Tuesday, March 7, 2023

Thinking About Being a Teacher

Are You Thinking of Teaching as a Career 2

Because I hope to be forthright with these commentaries, it’s possible you may wonder if I like teaching. You may be asking, if she doesn’t think teaching is a good career for the money, then why did she become a teacher?

I have been teaching my whole life. While, I’m not one of those people who looks at going into education as a calling–more power to those who see it that way–simply put, I have been teaching my whole life. I came this way. But most of the time, it wasn’t for money, or much anyway.

As a kid, I taught swimming lessons. I’ve had violin students off and on for decades. Taught sign language to teenagers. Acting for a children’s theater conservatory. In my church, I have taught every age group and type of teaching that is done, from helping others learn teach how to teach, to music and everything in between. I’ve taught workshops and writer’s groups, horsemanship, given guest lectures, written and directed plays for elementary schools. (Okay, that was a bit more like herding cats but it was still teaching.) I’ve even taught music conducting and hand embroidery. Need it taught? Give me a minute, I’ll figure it out.

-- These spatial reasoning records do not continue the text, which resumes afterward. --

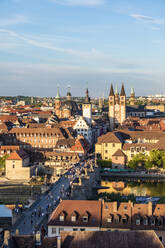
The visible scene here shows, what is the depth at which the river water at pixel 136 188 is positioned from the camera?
6956cm

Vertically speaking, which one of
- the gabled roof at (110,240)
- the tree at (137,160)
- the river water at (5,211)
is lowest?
the river water at (5,211)

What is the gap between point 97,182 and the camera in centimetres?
7962

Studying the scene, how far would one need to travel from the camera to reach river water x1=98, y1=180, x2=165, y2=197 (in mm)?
69562

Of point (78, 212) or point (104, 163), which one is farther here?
point (104, 163)

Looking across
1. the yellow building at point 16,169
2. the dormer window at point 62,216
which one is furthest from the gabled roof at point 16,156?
the dormer window at point 62,216

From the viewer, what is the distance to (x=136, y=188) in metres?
73.9

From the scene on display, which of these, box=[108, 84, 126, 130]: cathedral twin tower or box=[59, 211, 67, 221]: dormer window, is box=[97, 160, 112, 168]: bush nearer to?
box=[59, 211, 67, 221]: dormer window

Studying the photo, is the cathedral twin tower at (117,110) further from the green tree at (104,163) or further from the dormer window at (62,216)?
the dormer window at (62,216)

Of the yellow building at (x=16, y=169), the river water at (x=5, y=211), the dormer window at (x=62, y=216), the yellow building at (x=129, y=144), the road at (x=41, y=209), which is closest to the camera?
the road at (x=41, y=209)

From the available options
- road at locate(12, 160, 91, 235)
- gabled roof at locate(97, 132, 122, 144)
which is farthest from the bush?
road at locate(12, 160, 91, 235)

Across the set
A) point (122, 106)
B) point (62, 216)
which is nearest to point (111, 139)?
point (62, 216)

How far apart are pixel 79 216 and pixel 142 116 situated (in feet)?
508

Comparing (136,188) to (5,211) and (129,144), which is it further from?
(5,211)

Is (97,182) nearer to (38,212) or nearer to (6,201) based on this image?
(6,201)
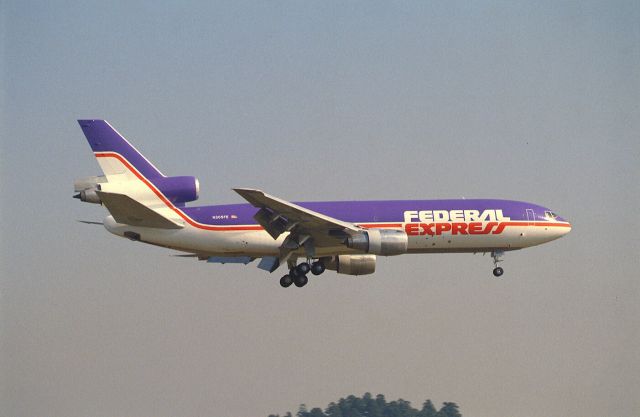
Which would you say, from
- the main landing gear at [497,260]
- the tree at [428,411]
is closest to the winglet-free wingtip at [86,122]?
the main landing gear at [497,260]

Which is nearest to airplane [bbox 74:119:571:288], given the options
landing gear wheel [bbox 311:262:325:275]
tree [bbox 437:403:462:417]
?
landing gear wheel [bbox 311:262:325:275]

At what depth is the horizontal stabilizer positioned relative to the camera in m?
54.6

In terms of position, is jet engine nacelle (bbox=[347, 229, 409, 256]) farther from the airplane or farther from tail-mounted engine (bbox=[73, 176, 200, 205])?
tail-mounted engine (bbox=[73, 176, 200, 205])

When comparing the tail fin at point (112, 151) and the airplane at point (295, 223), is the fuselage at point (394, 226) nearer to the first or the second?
the airplane at point (295, 223)

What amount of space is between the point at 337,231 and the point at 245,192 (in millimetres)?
7333

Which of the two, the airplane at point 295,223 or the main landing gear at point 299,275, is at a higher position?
the airplane at point 295,223

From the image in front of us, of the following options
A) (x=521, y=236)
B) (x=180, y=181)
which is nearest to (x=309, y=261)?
(x=180, y=181)

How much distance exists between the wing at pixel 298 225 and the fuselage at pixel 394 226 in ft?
2.82

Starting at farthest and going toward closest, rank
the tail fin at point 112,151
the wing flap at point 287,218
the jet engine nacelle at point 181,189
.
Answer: the tail fin at point 112,151 < the jet engine nacelle at point 181,189 < the wing flap at point 287,218

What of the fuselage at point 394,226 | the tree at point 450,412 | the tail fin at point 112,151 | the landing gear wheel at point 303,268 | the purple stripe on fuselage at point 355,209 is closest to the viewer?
the fuselage at point 394,226

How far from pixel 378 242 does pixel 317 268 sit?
5.90 m

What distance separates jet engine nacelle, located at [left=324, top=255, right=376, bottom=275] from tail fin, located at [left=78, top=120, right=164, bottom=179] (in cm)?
1141

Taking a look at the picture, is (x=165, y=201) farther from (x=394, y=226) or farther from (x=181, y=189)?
(x=394, y=226)

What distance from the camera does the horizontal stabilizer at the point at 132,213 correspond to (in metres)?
54.6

That is who is am. A teacher and a storyteller.

Teaching makes sense to me. It’s like a superpower. I can read a class, sense the needs of individuals and adapt what I’m doing and how I’m saying it to reach them. On the fly. I can sense when to pivot (Education jargon alert! Sorry, just had to throw one in) and come at something at a different angle without hesitation. No, not every time. LOL…but generally.

I express myself by wanting to share my excitement over cool things and I do it by using my love of learning mixed with a generous dollop of performance. Teaching is something I enjoy. It gives me energy. Brings me joy. 

There is another more pecuniary reason that took me into education as a profession. I needed consistent insurance. My then-husband worked in IT in project management and he was perpetually (it felt like that anyway) being laid off. One project would finish and we were suddenly struggling looking for another job. It could mean months of fear and worry. I had children and we needed insurance. I was happily working for a national bookstore chain, but not making a whole lot and thanks to a changing world, it was going under. I had heard that teaching was a safe and steady career that meshed well with raising a family. It paid more than working in retail and for an entire year, I would be able to make sure my family was medically covered no matter what arose with my spouse’s employment.

Only one problem. I didn’t have a teaching degree.